- **PROBLEMS TO WORK ON**
A - In the passage on the mind, which three aspects of the psyche does Western psychology distinguish?
B - Reproduce the passage on the mind word for word from "The whole world" to "one psyche performs.".
C - Summarize the passage on the mind in two sentences.

- **PAGE EXCERPT**

Our mind is not made up of any simple substance. It is rather a process than an entity. It may be compared to electric energy, if we would like to associate it with something known to us. We cannot say that it is a substance, or a body, or something existing in one place. It is almost like a fluid. At present it pervades our entire body. That is why our thinking is connected with every part of the body. The whole body thinks, as it were, because of the pervasion of the body by the mind. This mind which is not an entity or a substance like physical objects, and appears to be a moving process, is our inner working faculty. We live a psychic life, rather than a physical life. Our joys and sorrows are psychic and not physical. Our activities, also, are psychic. Physical activities are no activities if they are divested of the psychic content. It comes to this finally, that the mind is everything.

The whole world is nothing but mind operating in mysterious ways, in its wondrous relationships of variegated types. Western psychology particularly distinguishes between three aspects of the psyche: (1) Understanding, (2) willing, and (3) feeling. But in Eastern psychology, a further diversity of this content has been noticed. It has infinite varieties of expression but in the main outline we may say that our psyche consists of many functions on account of which it takes various names. Even these aspects of nomenclature as understanding, willing, and feeling are the outcome of the different functions that the one psyche performs.

- **STUDY MATERIAL**
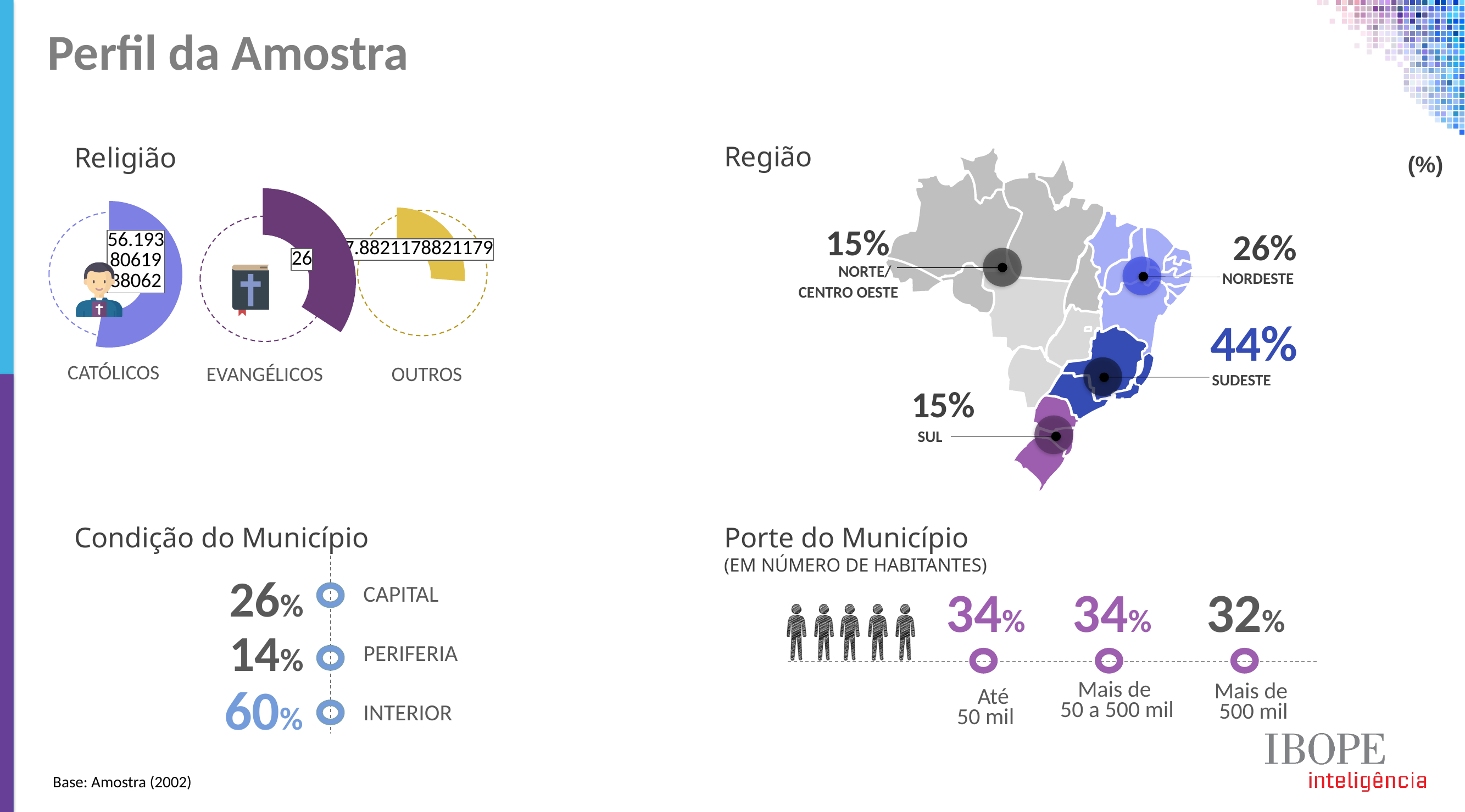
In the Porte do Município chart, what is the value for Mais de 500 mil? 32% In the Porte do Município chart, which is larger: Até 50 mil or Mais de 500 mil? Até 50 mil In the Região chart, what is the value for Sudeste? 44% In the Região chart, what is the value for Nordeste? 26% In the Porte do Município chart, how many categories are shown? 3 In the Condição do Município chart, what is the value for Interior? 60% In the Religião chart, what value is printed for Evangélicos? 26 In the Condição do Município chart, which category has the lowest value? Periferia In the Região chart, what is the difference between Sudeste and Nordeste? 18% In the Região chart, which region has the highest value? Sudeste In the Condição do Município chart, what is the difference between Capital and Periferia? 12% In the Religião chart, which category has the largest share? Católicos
==
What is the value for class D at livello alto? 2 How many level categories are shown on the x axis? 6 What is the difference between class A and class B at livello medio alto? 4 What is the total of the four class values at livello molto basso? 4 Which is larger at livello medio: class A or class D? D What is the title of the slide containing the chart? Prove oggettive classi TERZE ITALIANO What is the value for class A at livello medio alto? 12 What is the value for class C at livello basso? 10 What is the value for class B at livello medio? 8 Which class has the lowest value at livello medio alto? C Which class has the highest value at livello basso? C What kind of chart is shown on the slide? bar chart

- **RESPONSE LIST**
A - Understanding, willing, and feeling.

B -
The whole world is nothing but mind operating in mysterious ways, in its wondrous relationships of variegated types. Western psychology particularly distinguishes between three aspects of the psyche: (1) Understanding, (2) willing, and (3) feeling. But in Eastern psychology, a further diversity of this content has been noticed. It has infinite varieties of expression but in the main outline we may say that our psyche consists of many functions on account of which it takes various names. Even these aspects of nomenclature as understanding, willing, and feeling are the outcome of the different functions that the one psyche performs.

C - The mind is not a simple substance but a process, like electric energy or a fluid, that pervades the whole body, so that our joys, sorrows and activities are psychic rather than physical, and the mind is finally everything. Western psychology distinguishes understanding, willing and feeling in the psyche, while Eastern psychology notes further diversity, yet these names arise from the different functions performed by the one psyche.